** EXCERPT TO READ **
↓

Windows Firewall Public profile when using IPsec

Hi there - Jimmy here with a brief summary of an IPsec / Network Location Awareness interaction issue a customer encountered recently. Hopefully it saves you some time.

Symptoms

When Windows Server virtual machines were rebooted, they would occasionally fail to identify their local network as Domain profile. The result was that an incorrect set of firewall rules (public profile) were in affect, but otherwise network connectivity seemed fine. Evidence from the logs showed a DNS failure for a DCLocator query during system startup. This is important, as this is what causes the NLA service to indicate this is a Public network rather than a Domain network.

It was observed that network connectivity between server and Domain Controller was not fine during system startup, but subsequently the same DNS queries were succeeding. That period of network connection failures happened while the Network Location Awareness service was discovering the network, and now the firewall was inappropriately configured.

Other information

  • IPsec (Connection Security Rules) was configured between the affected system and the Domain controller (DNS server)

↑

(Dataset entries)
↓

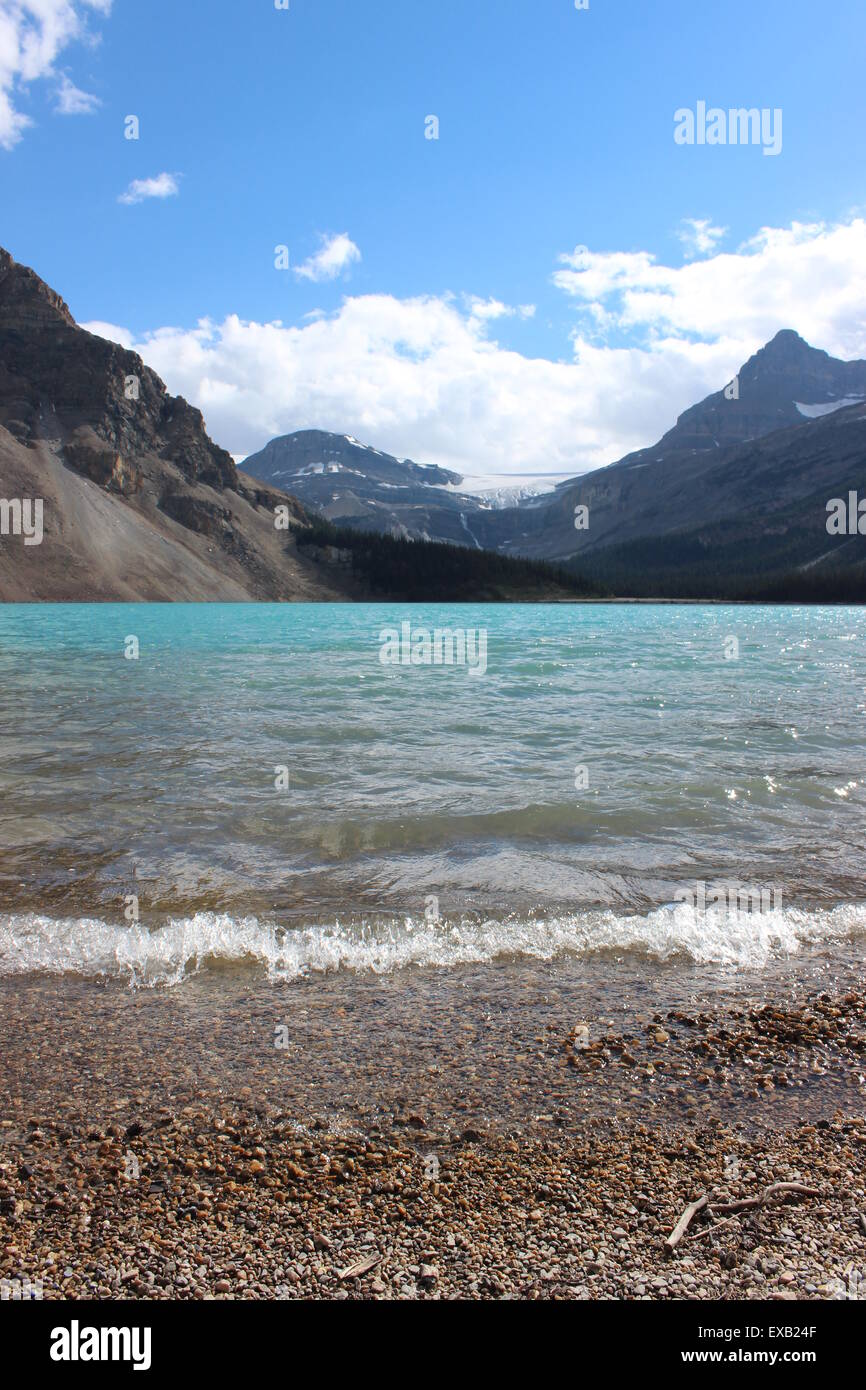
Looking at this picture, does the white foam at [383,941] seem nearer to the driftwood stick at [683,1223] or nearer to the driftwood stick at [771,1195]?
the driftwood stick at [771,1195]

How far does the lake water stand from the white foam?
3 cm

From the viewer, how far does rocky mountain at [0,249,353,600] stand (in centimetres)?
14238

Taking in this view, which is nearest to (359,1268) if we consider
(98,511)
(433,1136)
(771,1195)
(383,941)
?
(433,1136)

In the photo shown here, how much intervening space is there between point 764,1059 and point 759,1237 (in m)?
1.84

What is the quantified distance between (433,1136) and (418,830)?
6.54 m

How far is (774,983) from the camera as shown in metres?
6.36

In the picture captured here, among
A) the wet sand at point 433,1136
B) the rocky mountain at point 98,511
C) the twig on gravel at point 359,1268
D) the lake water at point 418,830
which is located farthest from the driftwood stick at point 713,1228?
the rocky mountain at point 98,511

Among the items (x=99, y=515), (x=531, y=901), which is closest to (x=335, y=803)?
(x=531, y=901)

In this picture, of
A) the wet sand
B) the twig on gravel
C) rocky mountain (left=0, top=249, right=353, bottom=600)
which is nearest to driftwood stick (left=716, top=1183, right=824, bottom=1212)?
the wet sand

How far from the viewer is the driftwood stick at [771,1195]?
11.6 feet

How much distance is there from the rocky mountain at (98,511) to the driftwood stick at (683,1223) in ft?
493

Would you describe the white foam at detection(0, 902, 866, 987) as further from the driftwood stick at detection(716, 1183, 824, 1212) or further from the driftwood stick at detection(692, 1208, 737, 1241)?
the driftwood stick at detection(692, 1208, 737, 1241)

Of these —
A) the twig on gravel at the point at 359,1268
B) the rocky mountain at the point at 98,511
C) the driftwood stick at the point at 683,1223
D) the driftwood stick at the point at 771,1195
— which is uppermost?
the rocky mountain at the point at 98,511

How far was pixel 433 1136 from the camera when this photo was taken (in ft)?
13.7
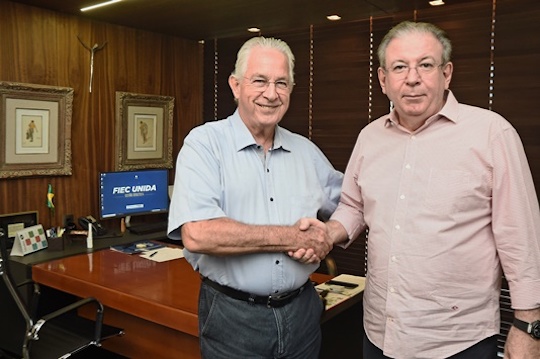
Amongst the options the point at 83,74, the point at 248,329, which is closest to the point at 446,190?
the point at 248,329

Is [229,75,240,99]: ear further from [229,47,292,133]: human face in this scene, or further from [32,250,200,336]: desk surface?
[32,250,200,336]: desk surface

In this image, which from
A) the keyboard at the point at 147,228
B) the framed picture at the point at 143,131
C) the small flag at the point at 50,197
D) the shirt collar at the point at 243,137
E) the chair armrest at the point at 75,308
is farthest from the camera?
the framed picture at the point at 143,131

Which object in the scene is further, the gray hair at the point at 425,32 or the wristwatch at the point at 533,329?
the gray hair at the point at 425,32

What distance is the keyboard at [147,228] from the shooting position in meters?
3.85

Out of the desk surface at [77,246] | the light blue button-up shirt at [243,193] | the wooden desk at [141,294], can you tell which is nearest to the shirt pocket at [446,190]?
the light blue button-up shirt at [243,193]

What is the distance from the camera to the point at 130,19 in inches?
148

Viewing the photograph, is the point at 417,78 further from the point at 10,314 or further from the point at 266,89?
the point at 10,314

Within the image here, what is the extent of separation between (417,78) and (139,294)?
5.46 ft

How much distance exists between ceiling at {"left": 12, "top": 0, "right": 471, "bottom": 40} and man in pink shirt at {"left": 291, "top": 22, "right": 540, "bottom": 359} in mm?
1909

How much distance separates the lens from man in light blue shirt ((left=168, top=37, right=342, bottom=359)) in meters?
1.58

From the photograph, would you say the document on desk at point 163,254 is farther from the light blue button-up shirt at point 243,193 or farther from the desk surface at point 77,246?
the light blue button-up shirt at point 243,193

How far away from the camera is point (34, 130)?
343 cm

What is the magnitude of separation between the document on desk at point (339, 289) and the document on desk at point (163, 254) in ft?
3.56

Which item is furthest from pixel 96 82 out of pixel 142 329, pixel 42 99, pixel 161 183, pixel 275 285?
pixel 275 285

↑

** ABOUT THIS TASK **
Transcribe the part of the firewall article that begins with the words containing "Hi there - Jimmy" and ends with "you some time.". The items are separate material and have no connection to the firewall article.

** YOUR RESPONSE **
Hi there - Jimmy here with a brief summary of an IPsec / Network Location Awareness interaction issue a customer encountered recently. Hopefully it saves you some time.